The dramatic decrease in HAV seroprevalence in the previous recent years resulted in a lack of protective herd immunity. Moreover, decreasing rate of HAV infection in children and young adults increases the risk of infection in adults (
8,
9) with possible serious and clinically severe complications, that are more common in older age groups (
4).
Nursing students are at high risk for nosocomial transmission of HAV infection because of the lack of herd immunity and the possible exposure to HAV-infected patients during the clerkship. Moreover, our study showed an inadequate compliance by staff to preventive measures assessed in the units in which nurse students performed their internship. This critical factor can contribute to the increase in the risk of transmission of HAV to hyper-susceptible patients (i.e. patient with chronic lung, liver and kidney disease, asplenia, heart disease and weakened immune system, HIV positive patients, and pregnant women) and colleagues.
This study showed a general lack of compliance to fundamental preventive measures for the management of healthcare-associated infections (HAIs). The differences among the involved wards could be due to several aspects. The higher compliance to hand hygiene at ICUs (e.g. before direct contact with the patient; after direct contact with the patient; after removing the gloves; and before using an invasive device for patient care) could be due to the fact that the clinical conditions of patients at intensive care units are generally more critical, and the operators perceive a higher risk associated with poor adherence to hand hygiene (HH).
On the contrary, with regards to standard precautions, the SU adheres better than ICUs (e.g., use of the same gloves to assist more than one patient; and discharge gloves after touching environmental surfaces in proximity of the patient, including medical equipment) probably because in this case the operators are more often in contact with non-intact skin and this condition causes a major perception of risk. In this scenario, nursing students may be at particular risk also because of their inexperience. Nursing students should receive specific training on the risk of infections in hospital settings before starting internship together with a continuous improvement of health personnel at the units selected for the internship. Research has widely shown that the increase of HH adherence is related to the reduction of bacterial resistance and low HAI rates. This is the reason why the center for disease control (CDC) classifies hand hygiene as the most important measure in the control of hospital infections. In fact, a rigorous HH intervention can prevent about 40% of all nosocomial infections (
14).
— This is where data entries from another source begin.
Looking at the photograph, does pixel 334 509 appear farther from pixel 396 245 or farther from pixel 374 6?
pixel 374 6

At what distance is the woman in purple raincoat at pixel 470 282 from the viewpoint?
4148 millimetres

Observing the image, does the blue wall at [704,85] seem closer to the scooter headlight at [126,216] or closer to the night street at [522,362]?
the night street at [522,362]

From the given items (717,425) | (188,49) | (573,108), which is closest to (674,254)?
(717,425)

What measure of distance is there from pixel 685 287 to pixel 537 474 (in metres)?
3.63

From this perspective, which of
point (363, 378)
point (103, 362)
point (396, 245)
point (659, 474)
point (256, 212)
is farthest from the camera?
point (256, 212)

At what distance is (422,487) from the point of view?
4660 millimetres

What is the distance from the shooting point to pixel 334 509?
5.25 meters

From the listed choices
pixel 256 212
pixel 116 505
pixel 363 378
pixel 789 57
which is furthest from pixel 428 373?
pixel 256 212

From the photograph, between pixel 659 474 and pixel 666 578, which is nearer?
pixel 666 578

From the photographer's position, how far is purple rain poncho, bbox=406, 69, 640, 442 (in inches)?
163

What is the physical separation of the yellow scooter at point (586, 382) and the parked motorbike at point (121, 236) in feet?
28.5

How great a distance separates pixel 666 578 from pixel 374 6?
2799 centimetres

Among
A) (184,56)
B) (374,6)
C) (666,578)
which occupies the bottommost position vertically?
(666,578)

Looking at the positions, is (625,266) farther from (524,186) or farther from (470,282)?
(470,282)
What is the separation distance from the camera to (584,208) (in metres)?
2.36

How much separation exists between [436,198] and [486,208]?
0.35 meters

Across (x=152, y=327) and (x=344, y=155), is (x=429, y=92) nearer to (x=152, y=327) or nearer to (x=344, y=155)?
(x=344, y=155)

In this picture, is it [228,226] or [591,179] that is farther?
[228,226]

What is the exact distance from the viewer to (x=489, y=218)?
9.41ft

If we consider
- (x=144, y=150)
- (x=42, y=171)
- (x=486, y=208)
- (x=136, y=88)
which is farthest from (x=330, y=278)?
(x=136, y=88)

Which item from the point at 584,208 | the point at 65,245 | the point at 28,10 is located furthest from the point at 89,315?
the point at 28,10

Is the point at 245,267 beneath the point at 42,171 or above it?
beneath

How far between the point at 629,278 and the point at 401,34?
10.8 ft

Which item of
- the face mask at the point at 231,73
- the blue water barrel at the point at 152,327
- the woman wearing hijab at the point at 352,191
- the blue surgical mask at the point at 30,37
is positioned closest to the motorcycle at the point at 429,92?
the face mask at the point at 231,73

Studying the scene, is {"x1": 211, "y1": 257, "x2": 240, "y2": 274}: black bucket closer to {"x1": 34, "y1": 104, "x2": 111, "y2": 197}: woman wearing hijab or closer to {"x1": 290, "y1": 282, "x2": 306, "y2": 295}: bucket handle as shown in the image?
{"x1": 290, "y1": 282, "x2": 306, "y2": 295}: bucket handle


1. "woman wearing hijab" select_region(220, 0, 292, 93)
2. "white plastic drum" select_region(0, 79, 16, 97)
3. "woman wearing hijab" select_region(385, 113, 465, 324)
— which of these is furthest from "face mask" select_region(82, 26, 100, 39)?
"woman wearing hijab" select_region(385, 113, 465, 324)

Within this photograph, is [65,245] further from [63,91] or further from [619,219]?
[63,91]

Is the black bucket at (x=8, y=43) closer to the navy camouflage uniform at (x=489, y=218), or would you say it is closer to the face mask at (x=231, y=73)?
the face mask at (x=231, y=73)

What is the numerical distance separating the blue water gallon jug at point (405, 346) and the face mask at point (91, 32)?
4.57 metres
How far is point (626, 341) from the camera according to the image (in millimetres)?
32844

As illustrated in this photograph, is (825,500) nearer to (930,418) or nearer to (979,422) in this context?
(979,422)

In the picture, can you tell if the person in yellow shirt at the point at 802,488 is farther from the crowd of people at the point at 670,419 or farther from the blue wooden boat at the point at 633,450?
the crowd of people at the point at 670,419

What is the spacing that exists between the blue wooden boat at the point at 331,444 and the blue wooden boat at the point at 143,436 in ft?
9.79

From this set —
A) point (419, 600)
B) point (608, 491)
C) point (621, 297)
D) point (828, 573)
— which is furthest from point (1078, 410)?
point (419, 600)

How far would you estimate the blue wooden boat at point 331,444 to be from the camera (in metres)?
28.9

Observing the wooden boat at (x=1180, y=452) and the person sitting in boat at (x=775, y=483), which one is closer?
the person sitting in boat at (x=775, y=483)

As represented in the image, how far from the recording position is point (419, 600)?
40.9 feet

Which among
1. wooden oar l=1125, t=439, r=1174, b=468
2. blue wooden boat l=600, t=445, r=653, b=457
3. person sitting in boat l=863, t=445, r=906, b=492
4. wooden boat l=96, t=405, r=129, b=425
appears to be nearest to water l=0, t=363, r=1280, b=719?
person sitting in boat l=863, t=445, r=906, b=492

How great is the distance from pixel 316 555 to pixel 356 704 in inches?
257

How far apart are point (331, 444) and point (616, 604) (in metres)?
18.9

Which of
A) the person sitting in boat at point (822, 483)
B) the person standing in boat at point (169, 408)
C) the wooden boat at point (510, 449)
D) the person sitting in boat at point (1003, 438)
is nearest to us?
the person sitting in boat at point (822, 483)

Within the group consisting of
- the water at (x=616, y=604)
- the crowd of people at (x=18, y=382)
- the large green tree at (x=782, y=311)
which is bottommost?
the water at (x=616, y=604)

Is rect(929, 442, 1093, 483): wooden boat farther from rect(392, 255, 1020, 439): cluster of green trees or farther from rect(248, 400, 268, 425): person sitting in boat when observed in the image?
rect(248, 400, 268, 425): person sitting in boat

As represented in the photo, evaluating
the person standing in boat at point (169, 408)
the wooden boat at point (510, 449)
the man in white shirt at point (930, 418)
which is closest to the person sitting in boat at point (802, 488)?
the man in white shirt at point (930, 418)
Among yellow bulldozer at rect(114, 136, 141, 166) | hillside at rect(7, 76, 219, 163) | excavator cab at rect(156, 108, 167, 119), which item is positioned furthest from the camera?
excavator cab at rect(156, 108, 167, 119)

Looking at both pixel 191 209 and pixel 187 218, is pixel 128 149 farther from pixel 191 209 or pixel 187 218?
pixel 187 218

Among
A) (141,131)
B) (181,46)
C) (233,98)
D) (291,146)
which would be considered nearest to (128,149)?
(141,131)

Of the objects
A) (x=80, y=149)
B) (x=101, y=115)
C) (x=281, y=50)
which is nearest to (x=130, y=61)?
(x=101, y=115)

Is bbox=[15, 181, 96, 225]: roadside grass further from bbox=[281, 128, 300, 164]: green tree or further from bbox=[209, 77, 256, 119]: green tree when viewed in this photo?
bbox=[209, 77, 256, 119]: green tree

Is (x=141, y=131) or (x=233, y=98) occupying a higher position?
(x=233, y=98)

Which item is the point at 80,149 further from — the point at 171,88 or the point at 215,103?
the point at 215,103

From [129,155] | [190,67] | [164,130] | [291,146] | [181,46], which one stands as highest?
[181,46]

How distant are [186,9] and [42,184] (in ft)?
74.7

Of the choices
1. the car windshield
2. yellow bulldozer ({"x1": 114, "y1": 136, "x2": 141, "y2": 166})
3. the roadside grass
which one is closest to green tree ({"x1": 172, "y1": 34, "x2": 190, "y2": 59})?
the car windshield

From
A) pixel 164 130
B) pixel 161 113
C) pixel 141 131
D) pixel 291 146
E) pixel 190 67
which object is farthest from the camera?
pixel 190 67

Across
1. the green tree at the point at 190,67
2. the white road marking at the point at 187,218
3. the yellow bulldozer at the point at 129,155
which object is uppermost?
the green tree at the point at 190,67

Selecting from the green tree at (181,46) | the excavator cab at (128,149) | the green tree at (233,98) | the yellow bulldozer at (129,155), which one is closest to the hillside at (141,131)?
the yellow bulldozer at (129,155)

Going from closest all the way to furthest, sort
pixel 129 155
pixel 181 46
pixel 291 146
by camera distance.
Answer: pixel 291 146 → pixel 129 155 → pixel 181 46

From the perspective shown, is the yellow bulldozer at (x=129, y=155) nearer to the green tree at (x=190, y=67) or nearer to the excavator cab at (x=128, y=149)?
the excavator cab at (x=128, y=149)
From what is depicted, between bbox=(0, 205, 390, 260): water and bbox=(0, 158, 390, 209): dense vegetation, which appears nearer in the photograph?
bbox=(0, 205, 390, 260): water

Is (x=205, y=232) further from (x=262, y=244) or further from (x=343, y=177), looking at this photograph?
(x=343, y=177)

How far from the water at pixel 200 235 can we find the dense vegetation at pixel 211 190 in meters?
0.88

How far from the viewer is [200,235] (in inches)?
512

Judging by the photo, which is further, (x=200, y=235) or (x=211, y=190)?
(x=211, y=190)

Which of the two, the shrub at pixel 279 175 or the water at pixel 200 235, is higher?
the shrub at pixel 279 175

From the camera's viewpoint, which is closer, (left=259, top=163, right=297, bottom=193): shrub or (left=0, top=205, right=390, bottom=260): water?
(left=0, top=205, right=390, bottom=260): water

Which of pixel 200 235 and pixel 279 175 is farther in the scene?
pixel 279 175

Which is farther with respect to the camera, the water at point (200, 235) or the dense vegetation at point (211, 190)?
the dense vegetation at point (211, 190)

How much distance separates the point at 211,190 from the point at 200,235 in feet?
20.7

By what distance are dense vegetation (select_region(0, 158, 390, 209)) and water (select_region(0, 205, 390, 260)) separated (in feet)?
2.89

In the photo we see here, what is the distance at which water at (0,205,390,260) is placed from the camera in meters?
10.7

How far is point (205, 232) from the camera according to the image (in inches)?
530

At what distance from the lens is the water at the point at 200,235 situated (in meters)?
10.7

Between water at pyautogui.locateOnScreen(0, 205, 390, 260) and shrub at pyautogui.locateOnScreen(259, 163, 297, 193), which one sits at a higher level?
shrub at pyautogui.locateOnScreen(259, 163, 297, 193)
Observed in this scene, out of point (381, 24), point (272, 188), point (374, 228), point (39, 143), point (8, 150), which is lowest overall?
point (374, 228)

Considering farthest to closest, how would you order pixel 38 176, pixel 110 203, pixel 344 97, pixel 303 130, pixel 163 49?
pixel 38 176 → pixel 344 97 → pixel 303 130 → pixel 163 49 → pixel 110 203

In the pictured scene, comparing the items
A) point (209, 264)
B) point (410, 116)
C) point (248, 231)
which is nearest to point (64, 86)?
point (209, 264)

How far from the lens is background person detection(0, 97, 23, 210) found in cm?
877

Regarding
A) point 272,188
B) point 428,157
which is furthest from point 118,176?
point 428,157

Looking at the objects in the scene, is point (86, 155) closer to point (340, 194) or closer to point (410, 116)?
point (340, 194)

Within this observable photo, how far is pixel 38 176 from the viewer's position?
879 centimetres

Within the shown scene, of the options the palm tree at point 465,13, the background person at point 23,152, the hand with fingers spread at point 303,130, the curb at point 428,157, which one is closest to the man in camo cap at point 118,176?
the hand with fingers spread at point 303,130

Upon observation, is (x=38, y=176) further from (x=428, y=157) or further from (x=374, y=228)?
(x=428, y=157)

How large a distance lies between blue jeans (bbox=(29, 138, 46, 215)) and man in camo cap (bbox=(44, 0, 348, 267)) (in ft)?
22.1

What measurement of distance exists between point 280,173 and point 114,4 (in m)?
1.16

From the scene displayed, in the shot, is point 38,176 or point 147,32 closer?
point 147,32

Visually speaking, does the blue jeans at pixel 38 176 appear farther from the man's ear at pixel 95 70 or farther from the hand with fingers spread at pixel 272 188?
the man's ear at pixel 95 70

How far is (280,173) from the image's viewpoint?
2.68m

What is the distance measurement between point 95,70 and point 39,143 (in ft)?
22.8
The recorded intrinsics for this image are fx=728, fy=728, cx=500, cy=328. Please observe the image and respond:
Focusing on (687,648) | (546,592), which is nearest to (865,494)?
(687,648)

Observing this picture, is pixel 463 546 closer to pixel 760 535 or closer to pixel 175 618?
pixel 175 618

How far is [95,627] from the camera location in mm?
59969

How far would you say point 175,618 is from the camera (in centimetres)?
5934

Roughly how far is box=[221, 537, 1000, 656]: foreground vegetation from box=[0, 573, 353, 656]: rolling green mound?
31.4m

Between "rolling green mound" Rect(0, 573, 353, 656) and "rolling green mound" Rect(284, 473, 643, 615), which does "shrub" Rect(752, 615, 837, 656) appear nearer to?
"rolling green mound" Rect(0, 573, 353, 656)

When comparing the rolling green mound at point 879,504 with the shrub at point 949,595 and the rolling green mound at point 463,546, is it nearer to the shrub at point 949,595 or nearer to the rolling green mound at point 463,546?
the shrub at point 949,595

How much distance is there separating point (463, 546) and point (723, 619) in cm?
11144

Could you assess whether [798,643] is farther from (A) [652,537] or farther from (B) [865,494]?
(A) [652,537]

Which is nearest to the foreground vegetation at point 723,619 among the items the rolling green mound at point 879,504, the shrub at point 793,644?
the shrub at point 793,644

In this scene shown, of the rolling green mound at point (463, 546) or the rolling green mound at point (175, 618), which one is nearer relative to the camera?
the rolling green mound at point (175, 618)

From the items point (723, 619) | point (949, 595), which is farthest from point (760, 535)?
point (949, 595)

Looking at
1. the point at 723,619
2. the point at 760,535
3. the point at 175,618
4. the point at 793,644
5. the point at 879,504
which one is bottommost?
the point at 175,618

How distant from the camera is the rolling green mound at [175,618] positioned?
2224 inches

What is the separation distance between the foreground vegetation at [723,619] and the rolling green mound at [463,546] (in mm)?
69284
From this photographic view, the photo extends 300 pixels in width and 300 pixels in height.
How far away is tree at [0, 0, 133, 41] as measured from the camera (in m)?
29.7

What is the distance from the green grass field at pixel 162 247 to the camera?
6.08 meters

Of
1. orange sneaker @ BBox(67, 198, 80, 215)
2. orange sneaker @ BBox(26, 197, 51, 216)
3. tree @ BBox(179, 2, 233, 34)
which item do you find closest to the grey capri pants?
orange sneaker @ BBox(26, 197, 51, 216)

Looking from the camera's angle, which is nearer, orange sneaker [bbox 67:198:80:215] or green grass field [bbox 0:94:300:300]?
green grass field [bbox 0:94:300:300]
Thus, compliance with standard precautions is a key point to decrease HAIs.
Moreover, this study highlighted an important aspect, which should be considered when training nurses. In effect, clinical placements should provide to the students a real-world environment in which theory translates into practice, thus developing skills and attitudes toward the nursing profession (
15). In this sense, as clinical learning may become the first source of exposure to the risk of infectious diseases with potential consequences on students’ psychological wellbeing, all healthcare professionals should serve as good examples for young students regarding compliance with the best clinical practice.
This study had some limitation. The observational method was considered by many authors as the gold standard for assessing hand hygiene compliance. However, the problems with this method can include the Hawthorne effect (
16) (e.g., process in which individuals change or improve their behavior in response to their awareness of being observed), as well as the fact that only a small fraction of hand hygiene opportunities can be observed. To try to prevent or reduce the Hawthorne effect, in our study the operators were observed as many times as possible. In this way, the observed worker had the opportunity to feel comfortable with the presence of the observers, thus reducing the likelihood for bias due to their presence.
The widespread knowledge and compliance to preventive measures can represent one of the main tools for the prevention of nosocomial HAV infections and other nosocomial infections that pose a risk for both patients and workers. Due to the reduction in the circulation of HAV, vaccination against HAV should be considered only for those students who are anti-HAV IgG negative and work in wards in which patients with hepatic and infectious diseases are hospitalized, and patients from high endemicity areas (i.e. health services for immigrants) are admitted. Because of hepatitis A vaccine’s high immunogenic properties (
17,
18) a single-dose vaccine may be sufficient to protect susceptible individuals exposed to hepatitis A (
19).
Surveillance of HAV infection based solely on referring symptomatic cases, who seek medical care, could underestimate the risk (
11). Besides, when large outbreaks of hepatitis A occur, disease control costs are higher than direct medical costs (
20).
This paper highlights the need for standardized and continuous training for healthcare workers to be delivered by universities and healthcare services in order to ensure that both nursing students and healthcare workers have comprehensive knowledge of the infectious disease to reduce the infection risk.